As part of the New Plan for Immigration, the government proposes to introduce “a new one-stop process” obliging people to “raise all protection-related issues upfront.” This will, it says, apply to grounds for asylum, human rights issues and grounds for consideration as a victim of modern slavery. This will include “new powers that will mean decision makers, including judges, should give minimal weight to evidence that a person brings after they have been through the ‘one-stop’ process”. In other words, the point of this plan is not to help people to resolve their cases as quickly as possible, but to prevent people from bringing forward any evidence after an initial claim.
This proposal wilfully overlooks the many good reasons people have for bringing evidence late. Frequently, people do not understand the asylum process when first claiming, and therefore do not know what is relevant. Many also struggle to get timely legal advice, without which it is virtually impossible to navigate the process. Furthermore, there are many psychosocial barriers to disclosure. It is frequently difficult to talk about traumatic events, such as torture, sexual violence, or exploitation. These are, obviously, likely to be key to an asylum or modern slavery case. Social stigma, again, can be a big barrier to disclosure, especially in LGBTI cases – this is widely documented, recently in research from Rainbow Migration. A hostile and disbelieving process is hardly likely to make disclosure easier for traumatised people unsure of what is happening. By ignoring all of this, the proposed one-stop process will create a system even less effective at understanding asylum claimants’ histories and situations. It will deny due process to many who were unable to present all of their evidence effectively the first time round.

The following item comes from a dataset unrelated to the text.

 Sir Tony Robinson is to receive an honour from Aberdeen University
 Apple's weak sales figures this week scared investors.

It is also, of course, the case that situations change. Pointedly, someone who has been made destitute by the asylum system is vulnerable to exploitation, and quite likely to become a victim of modern slavery after having made an initial asylum claim. The Home Secretary might object that the new system will account for this. Looking at its unfounded bias against delayed disclosure, I don’t trust that it will do this effectively. This is a plan based on increasing removal, not on increasing discernment.
The reference to judges in particular giving “minimal weight” to late evidence suggests the government wants fewer successful appeals of Home Office refusals. Approximately 40% of refusals are overturned on appeal. An alternative solution would be to focus on extending protection to those who need it, so judges don’t have to overturn your decisions. Apparently, the government doesn’t want to do this.

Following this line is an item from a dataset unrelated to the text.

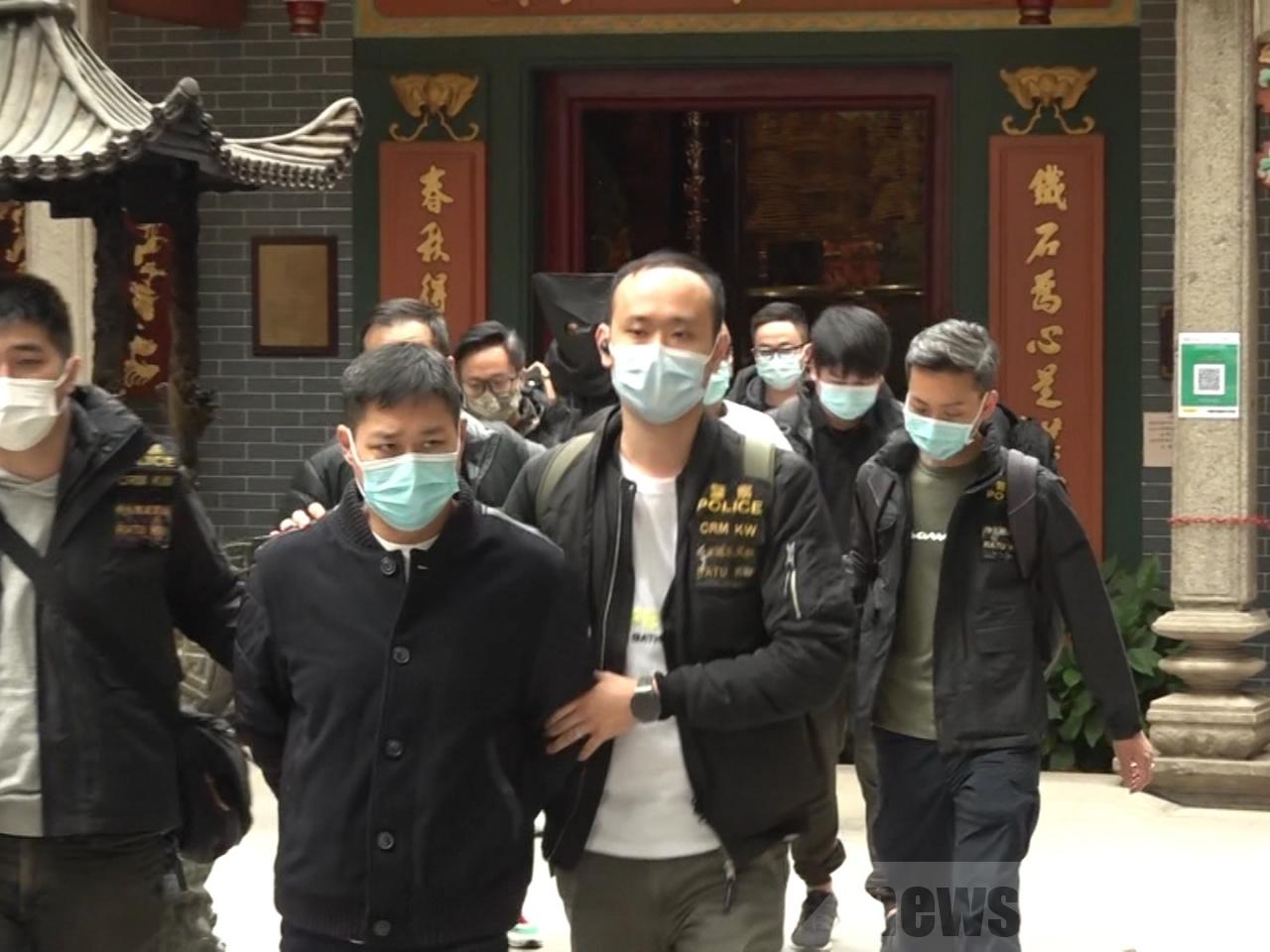 香港警方17日在深水埗關帝廟內,以涉嫌參與三合會入會儀式拘捕7人。(RTHK)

Enshrining cynicism around ‘delayed disclosure’ of modern slavery is the latest attempt to prevent identification of victims. Before Christmas, whilst trying to remove people under outgoing EU legislation, the Home Office stopped asking questions that would help them to identify modern slavery, until the courts pointed out they couldn’t do this. Faced with the reality that forced and undocumented migrants are disproportionately vulnerable to trafficking, the government had to choose between supporting victims of trafficking and focusing relentlessly on removing people who have fallen foul of its immigration rules. It chose the latter.
The wider context of this is the spurious premise that large numbers of people are ‘gaming’ the system – as stated quite explicitly in the introduction to the proposals. In the face of humanity and reason, the government wants us to believe that, if people don’t lay out everything immediately, and clearly, they must be lying. For a long time, the asylum system and other Home Office decision-making has been warped by a culture of disbelief. Uprooting this culture must be at the heart of meaningful reform to the asylum system. Instead, the new proposals are formalising it. We’ll look at this more in the next blog. For now, I should note that decision-makers are already supposed to consider delayed disclosure when considering the credibility of a claim. Presumably, this is an attempt to ramp that up – to take what is cruellest and most ineffective in the current system, and run with it.